The Bet Study Guide
Introduction to The Bet
“The Bet” is a short story by Anton Chekhov, originally published in Novoye Vremya in 1889 as “Fairytale.” It was later republished as “The Bet,” with the third section omitted by Chekhov himself, in the fourth volume of Chekhov’s Collected Works. The story depicts the formation of a bet between a cynical banker and an idealistic young lawyer concerning the morality of the death penalty. The banker asserts that a quick execution is more merciful than prolonged imprisonment, whereas the lawyer claims that life in prison would be preferable. The bet is then decided: if the lawyer can spend fifteen years in total isolation, capable of contacting the outside world only through written notes, then the banker will pay him two million rubles.
In the end, both the banker and the lawyer lose some semblance of their humanity as a result of a bet that, ironically, concerned the humaneness of capital punishment. The banker, whose fortunes have dwindled in the fifteen years since the lawyer began his imprisonment, decides to murder the soon-to-be victorious lawyer in order to preserve his own wealth. However, when the banker enters the lawyer’s prison, he finds a note explaining that the lawyer intends to forfeit the bet by leaving his prison just hours before he otherwise would have proved victorious. The years of isolation with only books and philosophy for company have rendered the lawyer disgusted by humanity and its obsession with material wealth.
“The Bet” offers a complex rumination on both the meaning of life and the necessity of freedom.

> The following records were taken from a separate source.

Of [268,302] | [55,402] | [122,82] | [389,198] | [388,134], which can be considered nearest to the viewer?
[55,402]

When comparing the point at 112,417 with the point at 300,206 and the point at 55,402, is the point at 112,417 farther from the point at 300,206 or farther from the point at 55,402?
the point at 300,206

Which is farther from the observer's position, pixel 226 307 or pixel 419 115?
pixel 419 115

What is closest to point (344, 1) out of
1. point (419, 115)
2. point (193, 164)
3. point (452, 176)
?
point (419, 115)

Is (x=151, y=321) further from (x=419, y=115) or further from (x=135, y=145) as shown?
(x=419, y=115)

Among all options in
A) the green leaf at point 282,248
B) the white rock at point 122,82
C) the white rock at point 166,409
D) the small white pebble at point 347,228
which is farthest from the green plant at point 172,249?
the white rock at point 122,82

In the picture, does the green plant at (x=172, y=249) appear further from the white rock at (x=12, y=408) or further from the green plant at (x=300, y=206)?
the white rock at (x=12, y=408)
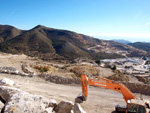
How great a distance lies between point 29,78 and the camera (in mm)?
14344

The bleakness of the story is often regarded as uniquely suited to the time and place in which Chekhov was writing. Russia experienced both rapid industrialization and tumultuous sociopolitical upheaval in the nineteenth century. Chekhov wrote openly about both the moral and economic decay that plagued his country, and such depictions were well received by fellow Russians. However, foreign audiences often dismissed Chekhov as needlessly pessimistic. It wasn’t until after the author’s death that his works began receiving recognition abroad. “The Bet” encapsulates much of what critics have come to appreciate about the so-called Chekhovian model of story writing: the story is driven by introspection more than action, the characters are relatively ignoble individuals who are regarded with a detached sort of sympathy, and the mood is defined by a mixture of frustration, melancholy, and psychological intimacy.

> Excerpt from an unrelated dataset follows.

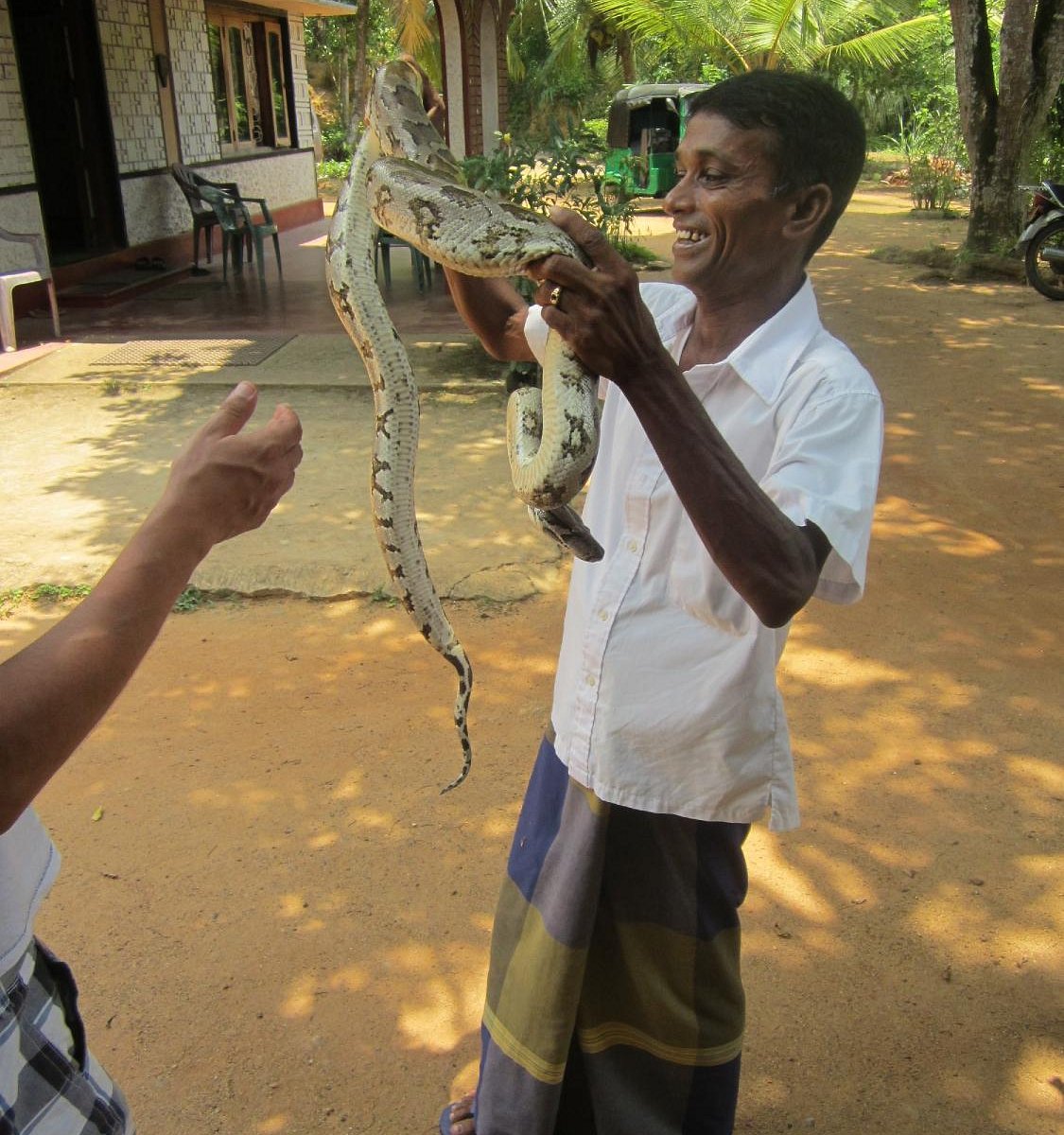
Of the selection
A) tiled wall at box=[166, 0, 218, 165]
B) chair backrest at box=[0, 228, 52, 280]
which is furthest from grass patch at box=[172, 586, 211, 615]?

A Brief Biography of Anton Chekhov
Anton Chekhov (1860–1904) was an influential Russian author and playwright. Born in Crimea, Chekhov’s early life was marred by poverty, and he eventually enrolled in medical school in Moscow, selling short stories to various magazines on the side to help supplement his family’s income. As his writing gained popularity, Chekhov published several short story collections and plays while contuing to work as a medical doctor. Chekhov is considered one of the greatest writers of the nineteenth century, credited with shaping and legitimizing the short story genre. His impressionistic writing style, which emphasized character and mood over plot, represented a literary shift toward modernism, and Chekhov’s works influenced many of the great modernist writers of the twentieth century. His best-known works include the stories "The Bet" and "The Lady with the Dog" and the plays Uncle Vanya and The Cherry Orchard.